-- START DATASET --

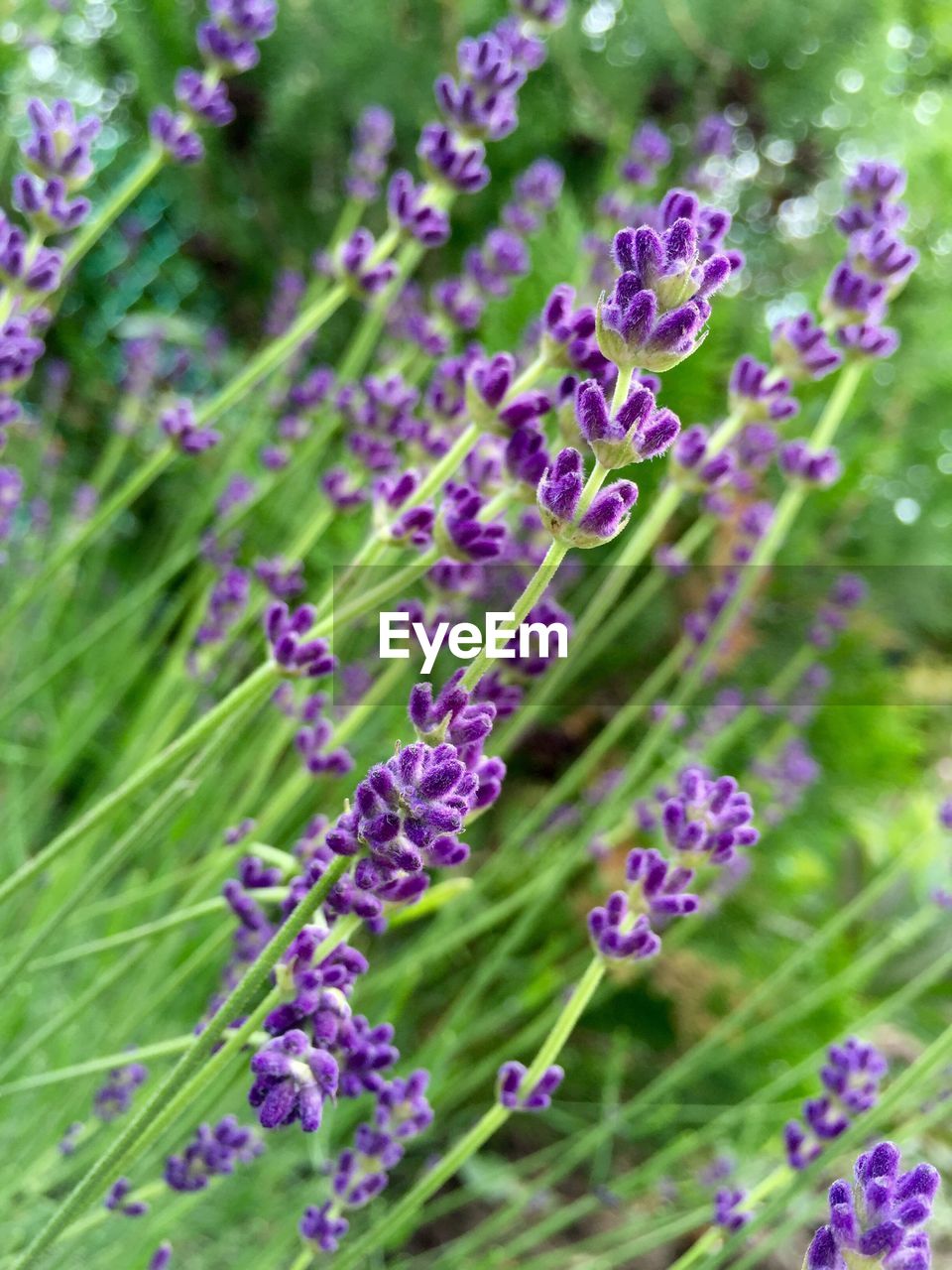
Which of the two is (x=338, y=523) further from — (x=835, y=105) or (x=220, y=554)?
(x=835, y=105)

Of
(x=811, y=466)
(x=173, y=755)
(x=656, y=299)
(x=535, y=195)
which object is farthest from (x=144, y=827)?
(x=535, y=195)

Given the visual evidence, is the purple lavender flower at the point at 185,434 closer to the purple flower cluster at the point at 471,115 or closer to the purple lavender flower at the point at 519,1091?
the purple flower cluster at the point at 471,115

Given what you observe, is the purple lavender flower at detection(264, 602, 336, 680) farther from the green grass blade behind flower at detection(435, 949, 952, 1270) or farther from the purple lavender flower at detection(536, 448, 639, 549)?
the green grass blade behind flower at detection(435, 949, 952, 1270)

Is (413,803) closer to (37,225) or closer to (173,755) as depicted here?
(173,755)

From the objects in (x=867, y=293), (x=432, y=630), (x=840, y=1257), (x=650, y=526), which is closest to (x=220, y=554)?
(x=432, y=630)

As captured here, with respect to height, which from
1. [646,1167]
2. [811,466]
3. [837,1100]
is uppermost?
[811,466]
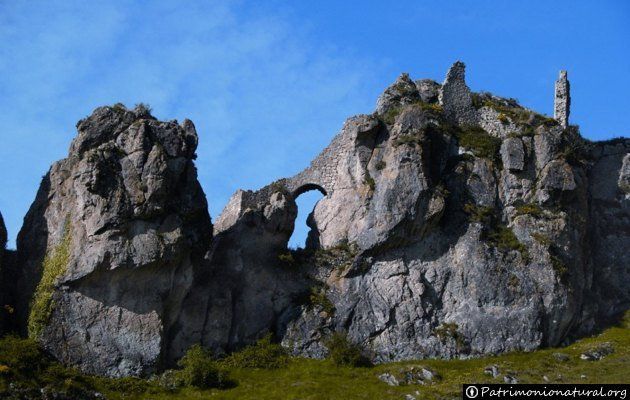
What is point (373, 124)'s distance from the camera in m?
56.6

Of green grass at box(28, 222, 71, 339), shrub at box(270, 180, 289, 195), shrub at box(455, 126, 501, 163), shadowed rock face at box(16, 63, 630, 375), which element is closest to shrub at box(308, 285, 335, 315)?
shadowed rock face at box(16, 63, 630, 375)

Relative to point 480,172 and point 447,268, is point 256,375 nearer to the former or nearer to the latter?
point 447,268

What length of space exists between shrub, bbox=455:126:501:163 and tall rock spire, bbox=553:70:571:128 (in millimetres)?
4365

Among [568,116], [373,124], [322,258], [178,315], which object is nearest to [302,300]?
[322,258]

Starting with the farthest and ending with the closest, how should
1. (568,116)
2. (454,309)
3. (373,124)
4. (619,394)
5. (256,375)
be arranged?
(568,116) < (373,124) < (454,309) < (256,375) < (619,394)

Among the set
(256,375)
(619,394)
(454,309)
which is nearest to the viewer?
(619,394)

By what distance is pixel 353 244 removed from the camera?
2151 inches

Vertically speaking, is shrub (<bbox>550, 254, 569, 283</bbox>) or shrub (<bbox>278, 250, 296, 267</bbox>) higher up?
shrub (<bbox>278, 250, 296, 267</bbox>)

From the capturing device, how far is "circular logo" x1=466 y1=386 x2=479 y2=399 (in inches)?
1781

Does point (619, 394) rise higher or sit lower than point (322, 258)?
lower

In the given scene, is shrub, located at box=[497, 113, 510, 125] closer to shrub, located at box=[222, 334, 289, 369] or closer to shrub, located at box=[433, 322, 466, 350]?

-- END DATASET --

§ **WORK TO DO**
Can you give each line as a numbered list, starting with the line containing "By what distance" and going on through the last line of the items, with blank lines left out?

§ **EXERCISE OUTPUT**
1. By what distance is pixel 353 244 removed from the camera?
2. 2151 inches
3. Vertically speaking, is shrub (<bbox>550, 254, 569, 283</bbox>) or shrub (<bbox>278, 250, 296, 267</bbox>) higher up?
4. shrub (<bbox>278, 250, 296, 267</bbox>)
5. From the capturing device, how far is "circular logo" x1=466 y1=386 x2=479 y2=399 (in inches)?
6. 1781
7. Does point (619, 394) rise higher or sit lower than point (322, 258)?
8. lower
9. In the given scene, is shrub, located at box=[497, 113, 510, 125] closer to shrub, located at box=[222, 334, 289, 369] or closer to shrub, located at box=[433, 322, 466, 350]?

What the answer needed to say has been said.